DATA:
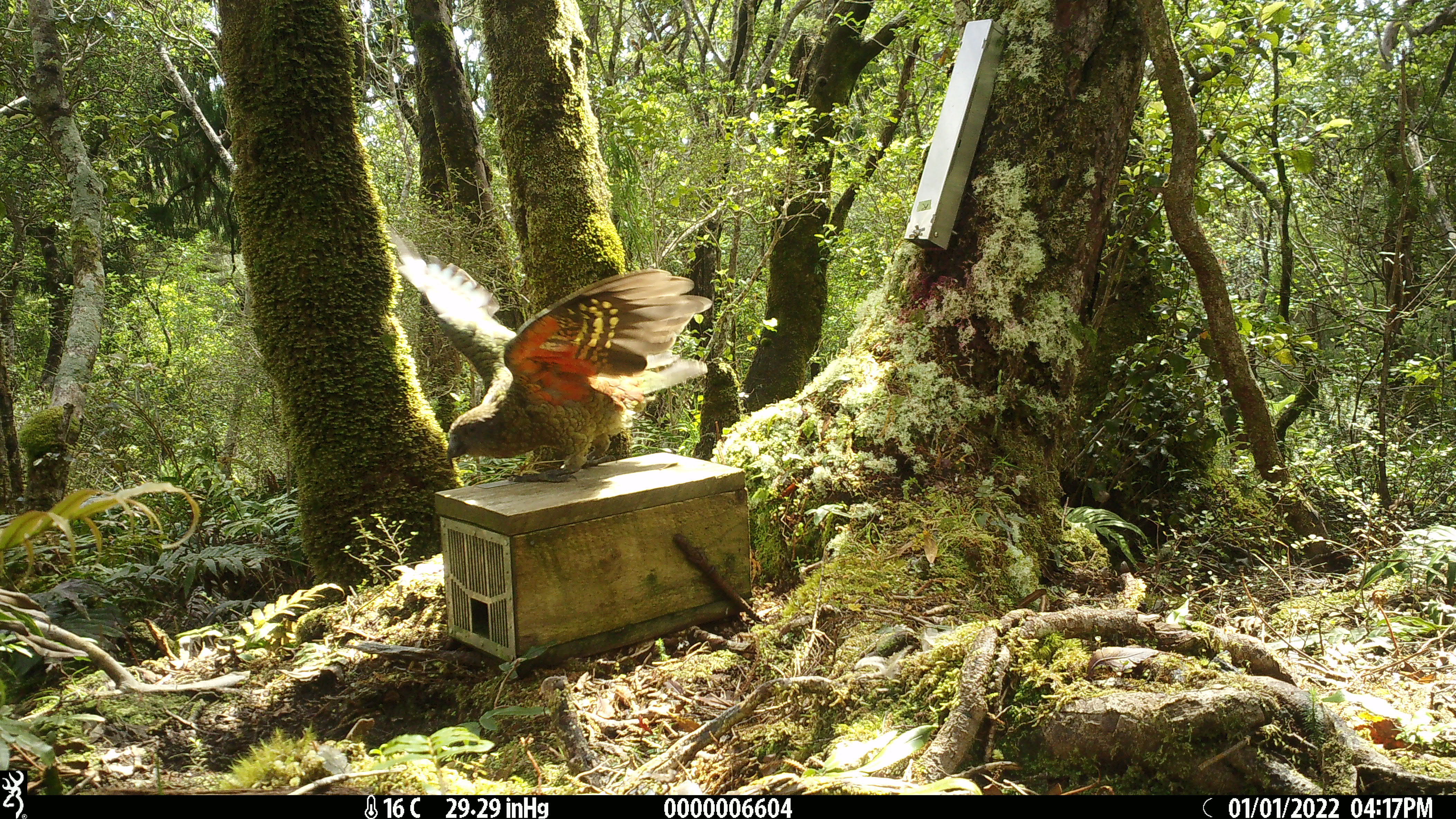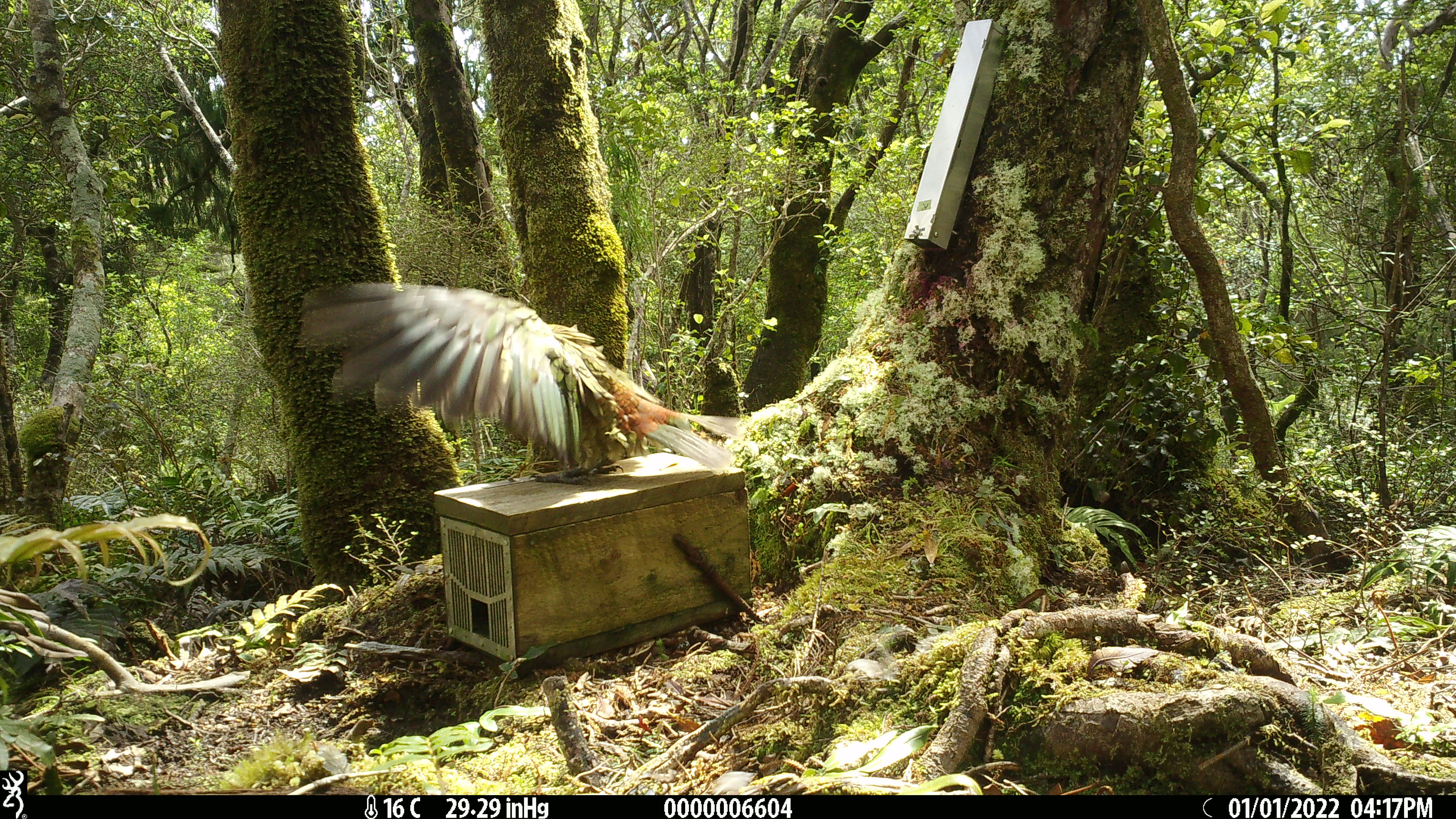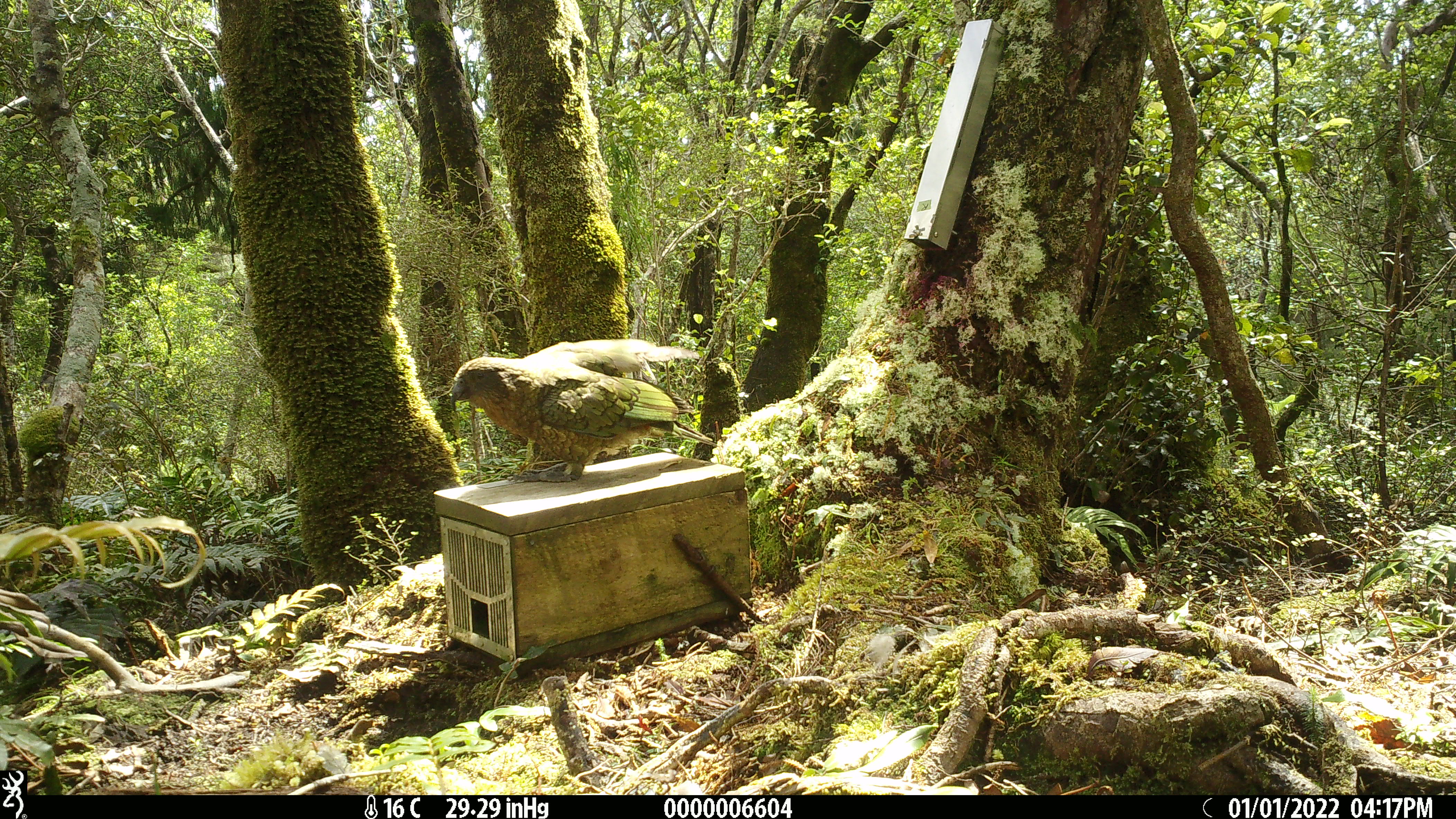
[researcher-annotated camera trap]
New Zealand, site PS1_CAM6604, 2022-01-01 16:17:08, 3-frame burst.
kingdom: Animalia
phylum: Chordata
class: Aves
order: Psittaciformes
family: Strigopidae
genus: Nestor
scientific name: Nestor notabilis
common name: kea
Kea (Nestor notabilis).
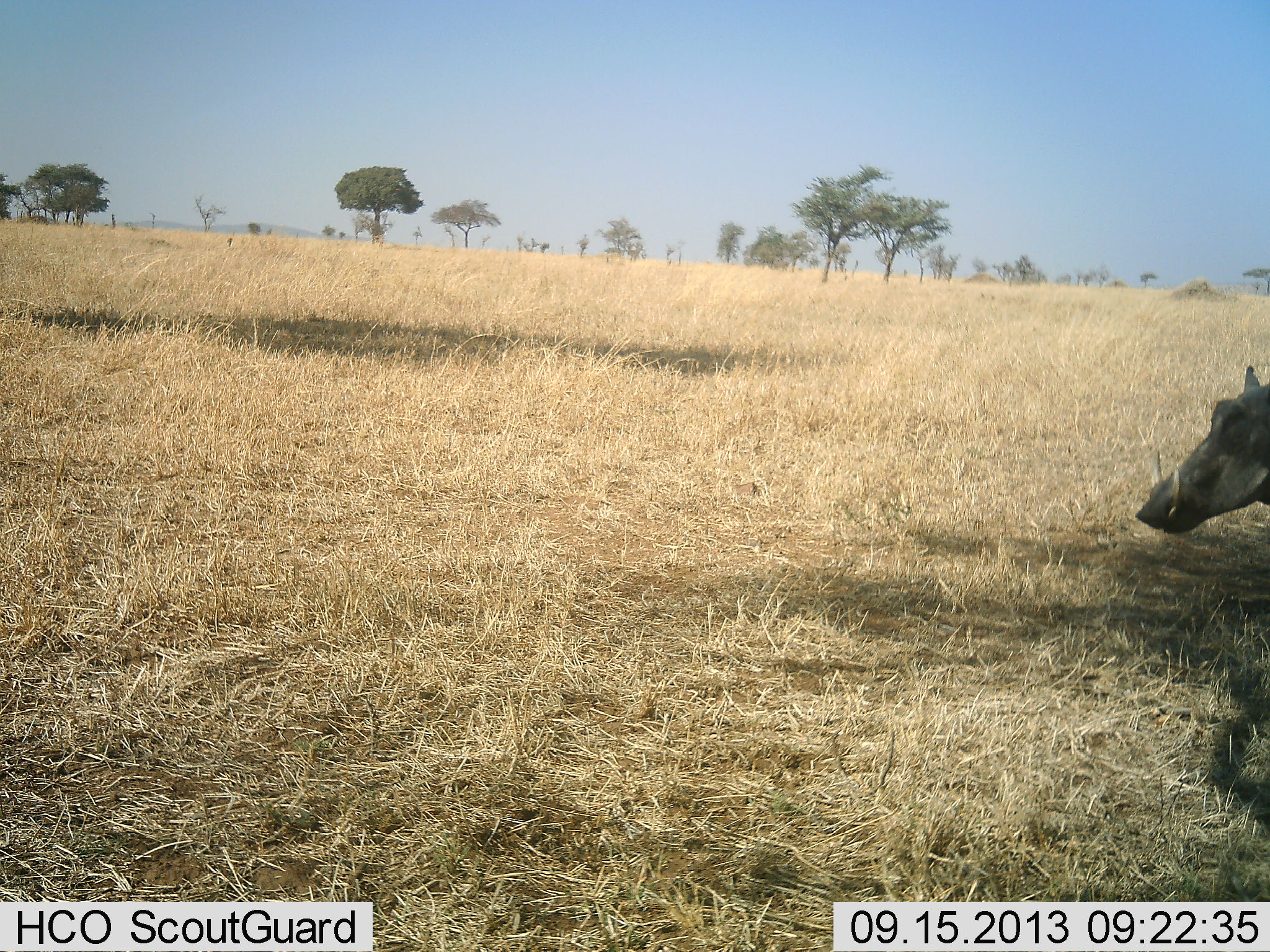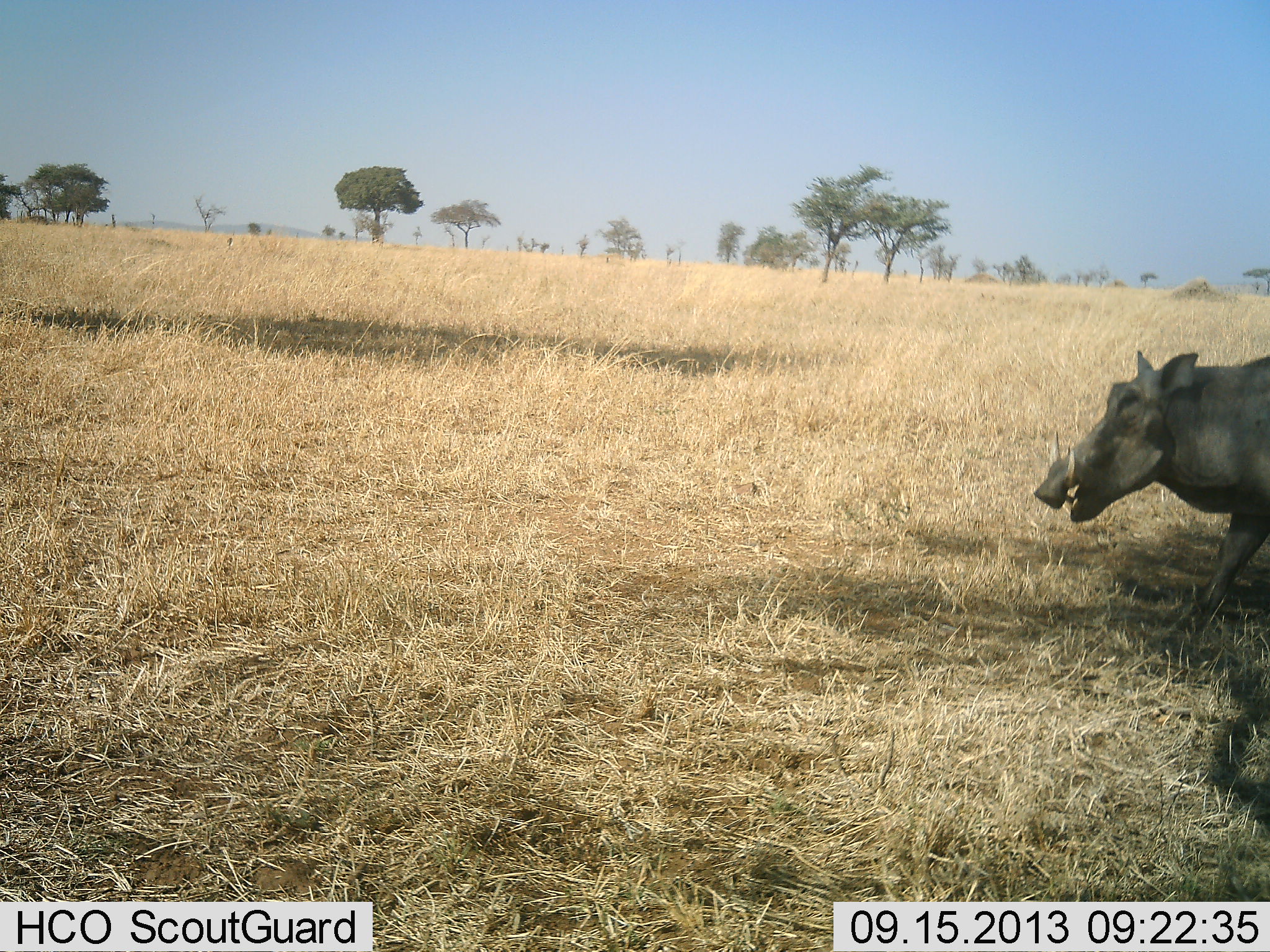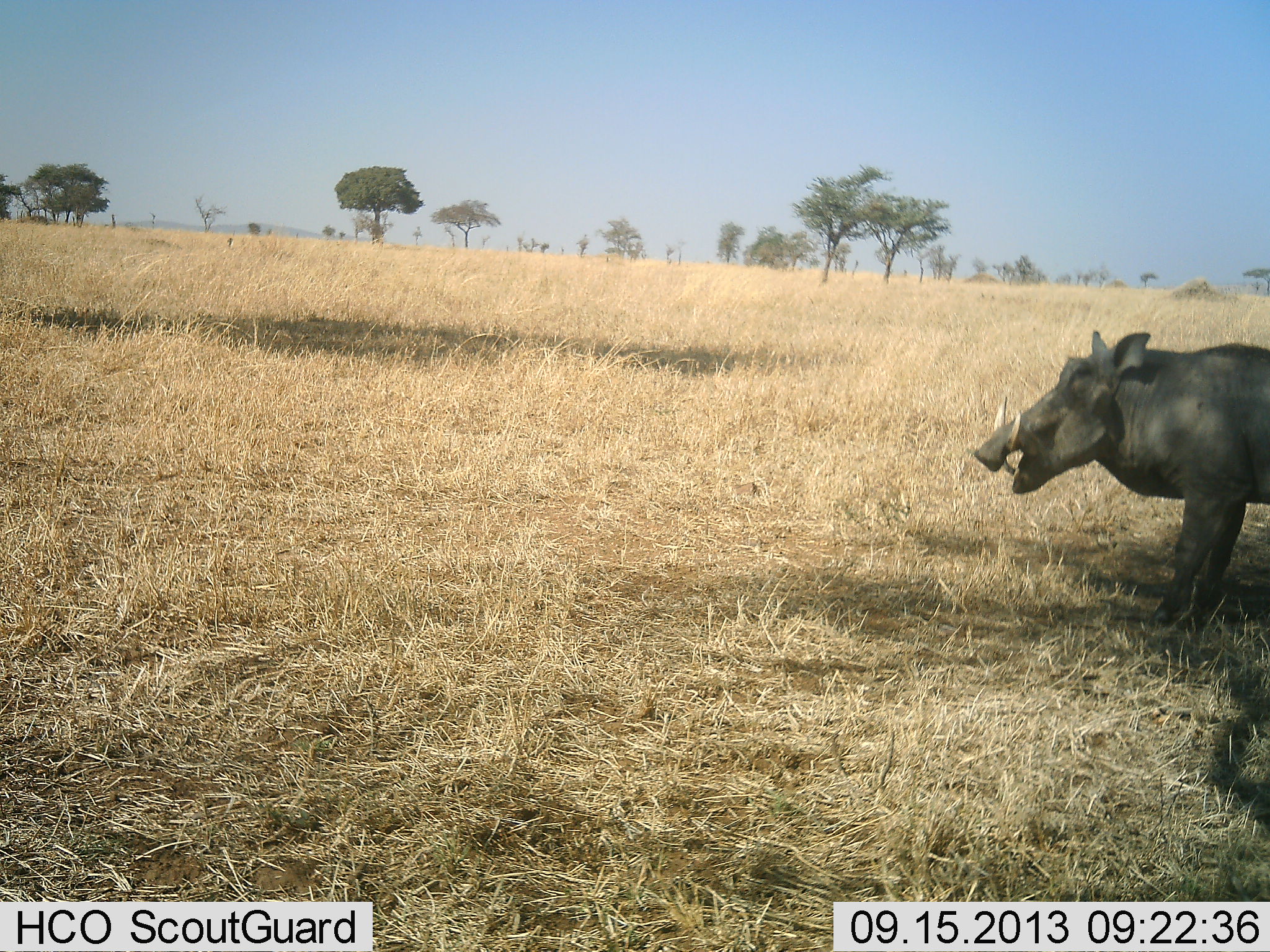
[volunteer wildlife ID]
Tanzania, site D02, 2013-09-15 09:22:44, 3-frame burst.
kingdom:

EXERCISE DESCRIPTION:
Word for word, retype the lines from the one with "common name: kea" through the final line of the data, both included. No pictures belong in the copy.

ANSWER FOR THIS EXERCISE:
common name: kea
Kea (Nestor notabilis).
[volunteer wildlife ID]
Tanzania, site D02, 2013-09-15 09:22:44, 3-frame burst.
kingdom:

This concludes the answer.